«Troppo poco una sola offerta per la Julia»

9 Marzo 2016

Per Arboretti la mancanza di competizione farà incassare meno al Comune, domani si saprà l’importo

GIULIANOVA. «Una sola offerta pervenuta per la Julia servizi: non si può definire una vera gara». Questa osservazione è del Cittadino governante, rappresentato in consiglio da Franco Arboretti, all'indomani della chiusura del bando per l'alienazione della società 100% partecipata comunale, a cui ha partecipato appunto una sola ditta, la Hera Comm di Bologna. L'importo a base d'asta per la vendita della società comunale giuliese, fornitrice di gas e luce, era di 4 milioni 523mila euro. Per sapere l'offerta presentata dal colosso bolognese, anch'esso fornitore di servizi di energia elettrica per le amministrazioni (ha partecipato anche al progetto Paride, che prevedeva la modernizzazione degli impianti di illuminazione pubblica della provincia ) bisognerà però aspettare domani. Alle 12, infatti, il dirigente Corinto Pirocchi aprirà l'unica busta di offerta pervenuta che, se tutto si rivelerà in regola, sancirà il passaggio di proprietà della Julia servizi dal Comune di Giulianova alla ditta bolognese.

Quello che il Cittadino governante ha contestato, anche in consiglio comunale, è il fatto che, nel bando, era proprio prevista la possibilità che, anche in caso fosse pervenuta un'unica offerta, la gara sarebbe risultata valida.
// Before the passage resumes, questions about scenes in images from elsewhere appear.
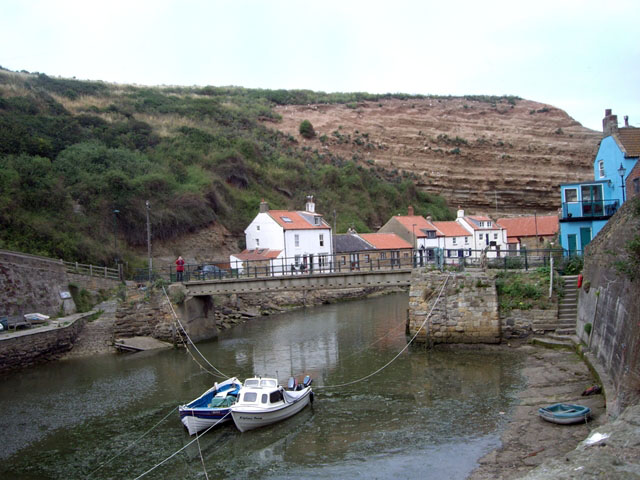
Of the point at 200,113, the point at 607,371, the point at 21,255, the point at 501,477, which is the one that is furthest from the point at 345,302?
the point at 200,113

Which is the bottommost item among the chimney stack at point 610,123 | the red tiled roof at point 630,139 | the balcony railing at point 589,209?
the balcony railing at point 589,209

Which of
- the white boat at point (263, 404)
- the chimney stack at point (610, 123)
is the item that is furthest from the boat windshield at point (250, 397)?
the chimney stack at point (610, 123)

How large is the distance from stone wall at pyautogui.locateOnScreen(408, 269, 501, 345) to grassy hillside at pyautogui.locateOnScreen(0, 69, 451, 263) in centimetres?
2433

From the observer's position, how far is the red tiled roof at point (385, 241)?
201ft

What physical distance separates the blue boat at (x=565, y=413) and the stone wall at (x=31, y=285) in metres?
26.2

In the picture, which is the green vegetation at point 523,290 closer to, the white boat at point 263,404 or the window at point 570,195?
the window at point 570,195

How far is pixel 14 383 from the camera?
2520cm

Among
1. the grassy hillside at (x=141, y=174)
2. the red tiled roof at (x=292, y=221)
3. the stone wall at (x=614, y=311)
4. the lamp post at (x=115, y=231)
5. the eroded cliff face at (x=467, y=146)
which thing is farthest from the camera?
the eroded cliff face at (x=467, y=146)

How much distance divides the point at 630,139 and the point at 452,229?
39.3 metres

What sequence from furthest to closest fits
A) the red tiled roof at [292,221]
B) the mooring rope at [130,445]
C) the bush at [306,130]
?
the bush at [306,130]
the red tiled roof at [292,221]
the mooring rope at [130,445]

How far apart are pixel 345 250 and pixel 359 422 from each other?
129ft

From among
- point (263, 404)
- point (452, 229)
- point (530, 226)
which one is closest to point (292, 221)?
point (452, 229)

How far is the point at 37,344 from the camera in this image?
28.2m

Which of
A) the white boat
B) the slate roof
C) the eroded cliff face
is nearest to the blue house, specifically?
the white boat
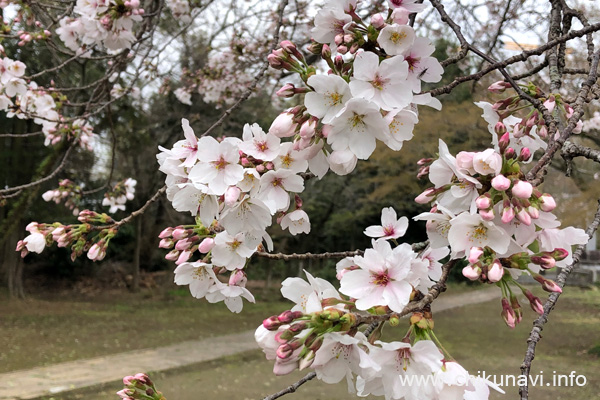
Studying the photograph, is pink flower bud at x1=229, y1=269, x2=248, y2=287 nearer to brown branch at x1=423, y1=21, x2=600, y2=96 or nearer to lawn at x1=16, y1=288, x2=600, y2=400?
brown branch at x1=423, y1=21, x2=600, y2=96

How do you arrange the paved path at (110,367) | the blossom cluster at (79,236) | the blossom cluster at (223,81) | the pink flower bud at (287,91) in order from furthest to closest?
the blossom cluster at (223,81), the paved path at (110,367), the blossom cluster at (79,236), the pink flower bud at (287,91)

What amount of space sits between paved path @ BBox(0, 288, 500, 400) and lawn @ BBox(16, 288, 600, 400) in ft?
0.64

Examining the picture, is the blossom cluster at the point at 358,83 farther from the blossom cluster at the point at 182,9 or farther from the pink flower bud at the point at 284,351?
the blossom cluster at the point at 182,9

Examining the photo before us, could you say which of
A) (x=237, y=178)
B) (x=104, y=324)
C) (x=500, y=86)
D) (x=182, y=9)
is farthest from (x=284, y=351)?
(x=104, y=324)

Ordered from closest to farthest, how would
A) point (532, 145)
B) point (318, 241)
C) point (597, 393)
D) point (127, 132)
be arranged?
point (532, 145), point (597, 393), point (127, 132), point (318, 241)

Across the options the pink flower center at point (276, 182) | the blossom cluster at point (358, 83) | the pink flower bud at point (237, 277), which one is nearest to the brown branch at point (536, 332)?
the blossom cluster at point (358, 83)

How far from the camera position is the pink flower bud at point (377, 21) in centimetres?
Answer: 80

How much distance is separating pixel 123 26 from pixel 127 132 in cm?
808

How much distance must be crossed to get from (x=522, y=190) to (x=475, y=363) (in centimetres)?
559

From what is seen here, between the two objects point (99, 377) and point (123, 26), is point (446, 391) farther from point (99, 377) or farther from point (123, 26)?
point (99, 377)

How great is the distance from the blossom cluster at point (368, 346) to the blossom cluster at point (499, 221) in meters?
0.09

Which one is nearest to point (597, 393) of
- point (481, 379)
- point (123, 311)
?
point (481, 379)

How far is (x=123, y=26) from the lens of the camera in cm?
192

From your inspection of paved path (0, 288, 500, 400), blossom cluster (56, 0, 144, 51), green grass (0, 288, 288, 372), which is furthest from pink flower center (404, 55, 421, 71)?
green grass (0, 288, 288, 372)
Secondo il Cittadino, però, questa circostanza avrebbe fatto perdere introiti, derivanti dai rilanci, alle casse comunali. «Nel bando c'è scritto che la gara viene aggiudicata anche in presenza di una sola offerta; clausola certamente non conveniente per il Comune», aveva commentato Arboretti in consiglio, «l'ente in presenza di più offerte introitò circa 2 milioni di euro in più rispetto alla base d'asta nella vendita del Pioppeto, mentre nel caso dell'alienazione della scuola elementare Acquaviva, con una sola offerta, incamerò solo 12 mila euro in più sulla base d'asta».

L'allora ordine del giorno di modifica del bando è stato però bocciato dalla maggioranza con la motivazione che comunque ci sarebbero state molte offerte, data l'appetibilità della società da alienare. «È accaduto proprio quello che temevamo», aveva risposto Arboretti, «e questo non rappresenta una soluzione vantaggiosa per il nostro Comune. Non solo perdiamo per sempre un gioiello di famiglia che, nel corso degli anni, ha fatto avere tanti utili alla collettività, ma non introitiamo nemmeno il prezzo che solo una vera gara può garantire. Perché si è voluto, ostinatamente, agire in questa maniera? Oggi non è un bel giorno per la nostra città. E ci dispiace molto». Anche il M5S, qualche giorno fa, aveva suggerito di evitare la «svendita della Julia», società in attivo, e di alienare invece la Giulianova patrimonio. (m.t.)